> **WHAT IS BEING ASKED**
Continue the description of GCoAP fileserver events below, picking up right after its last line.

> **SELECTION**
Open benpicco opened this issue 3 years ago • 4 comments

Contribution description

When serving updates via GCoAP fileserver it turned out to be useful to know if a node started downloading the update and when it finished doing so.

But there are probably more use cases where some action might be taken or logged based on the events on the GCoAP fileserver.

This adds 5 event types:

  • GCOAP_FILESERVER_GET_START: file download started (block 0 requested)
  • GCOAP_FILESERVER_GET_END: file download finished (last block requested)
  • GCOAP_FILESERVER_PUT_START:file upload started (block 0 uploaded)
  • GCOAP_FILESERVER_PUT_END: file upload finished (last block uploaded)

> **RECORD EXCERPTS**
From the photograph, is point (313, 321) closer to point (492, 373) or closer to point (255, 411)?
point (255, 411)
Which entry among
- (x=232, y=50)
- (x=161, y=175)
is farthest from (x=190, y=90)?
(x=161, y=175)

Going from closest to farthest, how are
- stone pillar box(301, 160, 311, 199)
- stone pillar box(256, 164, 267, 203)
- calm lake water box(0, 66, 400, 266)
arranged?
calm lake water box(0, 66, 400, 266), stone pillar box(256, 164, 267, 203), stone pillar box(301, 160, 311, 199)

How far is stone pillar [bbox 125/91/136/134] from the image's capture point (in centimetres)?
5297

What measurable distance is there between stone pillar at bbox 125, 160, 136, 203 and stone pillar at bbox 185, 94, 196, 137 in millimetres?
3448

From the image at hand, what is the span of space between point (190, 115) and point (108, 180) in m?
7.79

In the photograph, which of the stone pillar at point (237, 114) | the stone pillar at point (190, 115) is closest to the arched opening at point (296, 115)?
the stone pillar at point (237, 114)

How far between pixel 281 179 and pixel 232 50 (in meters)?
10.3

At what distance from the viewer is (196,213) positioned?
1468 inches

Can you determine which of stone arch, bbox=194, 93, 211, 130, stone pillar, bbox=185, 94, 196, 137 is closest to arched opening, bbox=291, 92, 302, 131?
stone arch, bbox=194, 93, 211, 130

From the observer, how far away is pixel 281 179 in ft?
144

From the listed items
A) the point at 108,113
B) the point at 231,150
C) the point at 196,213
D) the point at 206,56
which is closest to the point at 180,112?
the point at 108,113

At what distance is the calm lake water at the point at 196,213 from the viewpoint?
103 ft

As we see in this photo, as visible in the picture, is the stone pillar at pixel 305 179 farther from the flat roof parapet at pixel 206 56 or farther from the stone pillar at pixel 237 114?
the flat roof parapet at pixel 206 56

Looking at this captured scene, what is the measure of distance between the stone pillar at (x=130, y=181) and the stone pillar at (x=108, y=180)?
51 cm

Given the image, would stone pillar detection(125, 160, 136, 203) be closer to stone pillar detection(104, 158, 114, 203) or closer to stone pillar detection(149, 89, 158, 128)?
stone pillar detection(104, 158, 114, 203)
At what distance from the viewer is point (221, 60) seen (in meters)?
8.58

> **FINAL ANSWER**
  • GCOAP_FILESERVER_DELETE:file deletion requested

Testing procedure

To be a able to test this, the new callback module is enabled for examples/gcoap_fileserver to log file events:

> ls /nvm0
./
../
LICENSE	24310 B
hello.txt	15 B
main.c	27 B
total 3 files
          
> gcoap fileserver: Download started: /nvm0/hello.txt
gcoap fileserver: Download finished: /nvm0/hello.txt
aiocoap-client coap://[fe80::748f:e6ff:fed7:426d%tapbr0]/vfs/hello.txt

Issues/PRs references

benpicco avatar Aug 08 '22 07:08 benpicco

Just to get the architectural review side out -- making sure more generally useful alternatives have been considered:

  • This would hook into the specific interface between CoAP and the file service. Might it not make more sense to monitor things on the file system side, or on the CoAP side? (on the file system side it might behave like inotify, on the CoAP side like log hooks).

  • What are use cases and possible extensions of this? (An extension I could envision is that at some point one might need to know who sent the request, and thus extend gcoap_fileserver_event_ctx_t, so maybe that should be private).

On use cases, note that CoAP GET is supposed to be side effect free; now we don't, can't and won't generally enforce this in RIOT, but reacting to a GET event in any other facility than logging (at which point I'd go back whether this might not be just for logging generic CoAP requests or file system access) sounds like an invitation to do side effects, and might need a warning.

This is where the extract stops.